- _TEXTE PROPOSÉ_:

Enquête

Quand l’art a droit de cité

Par Sophie Flouquet · Le Journal des Arts

Le 17 février 2006 - 1662 mots

Depuis plusieurs années, associations, centres d’art ou collectifs expérimentent la démocratisation d’accès aux formes de la création artistique, tout particulièrement en banlieue.

« La crise des banlieues a montré combien la politique culturelle doit aussi apporter une réponse à la cohésion sociale. » Le 6 février, en ouverture d’un colloque consacré à l’art dans la cité au Palais  du Luxembourg, à Paris, le ministre de la Culture et de la Communication, Renaud Donnedieu de Vabres, a témoigné de sa volonté d’apporter sa pierre à la grande entreprise de démocratisation culturelle. La précision a son importance : la culture est en effet la grande absente du plan de cohésion sociale, adopté en septembre 2004 pour devenir le fer de lance de la politique gouvernementale de lutte contre l’exclusion. Si la priorité dans les quartiers durement touchés par le chômage n’est évidemment pas à la récréation, l’absence de tout volet culture dans le triptyque « emploi, logement, égalité des chances » a toutefois de quoi étonner lorsque l’on sait que la politique de la ville en a toujours fait l’un de ses axes d’action.

- _TRAVAIL DEMANDÉ_:
(a) Selon l'enquête sur l'art en banlieue, en quel lieu s'est tenu le colloque du 6 février consacré à l'art dans la cité ?
(b) Poursuivez l'enquête sur l'art en banlieue à partir de sa dernière phrase.

- _DONNÉES FOURNIES_:
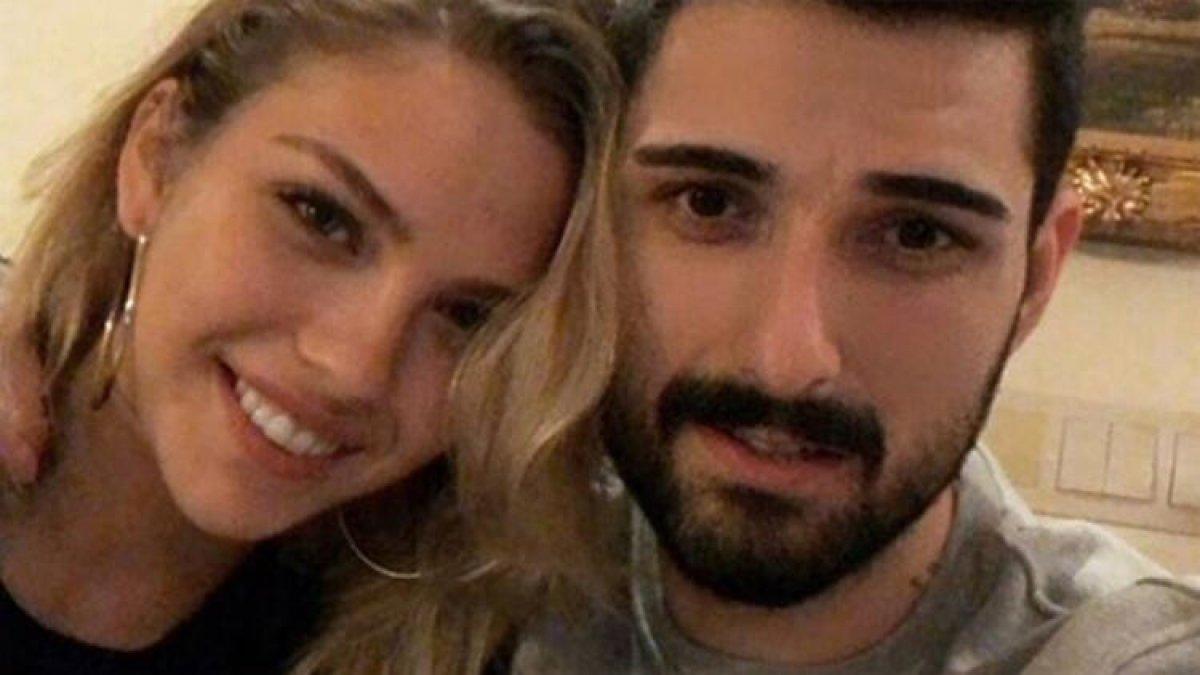 İbo: Şimdiki aklım olsa 7 çocuk yapmazdım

- _RÉPONSES ATTENDUES_:
(a) Au Palais du Luxembourg, à Paris.

(b)
4 millions d’euros
Dès 2000, les « contrats de villes », signés dans le cadre du contrat de plan État/Région, prévoyaient un volet « culture de la ville, culture pour la ville ». Un appel à projets, lancé en 2001 par la délégation interministérielle à la Ville, avait ainsi permis le lancement de 200 initiatives, toutes disciplines confondues, dans les zones urbaines sensibles (ZUS). À elle seule, la DRAC (direction régionale des Affaires culturelles) Île-de-France en avait piloté 53, pour une enveloppe globale de 730 000 euros. C’est dans ce cadre qu’a pu être entrepris le projet de l’artiste Sylvie Blocher, laquelle a collaboré en 2002 avec les habitants et le réseau associatif du quartier des Beaudottes à Sevran (Seine-Saint-Denis) pour la réalisation d’un « lieu de solitude », espace de réflexion solitaire dans un quartier à fort communautarisme. Invitée en cours d’année à participer la Biennale de Venise, l’artiste a transformé l’expérience en installation vidéo et réussi à faire venir les participants sur la lagune, alors que la plupart d’entre eux n’avaient jamais voyagé.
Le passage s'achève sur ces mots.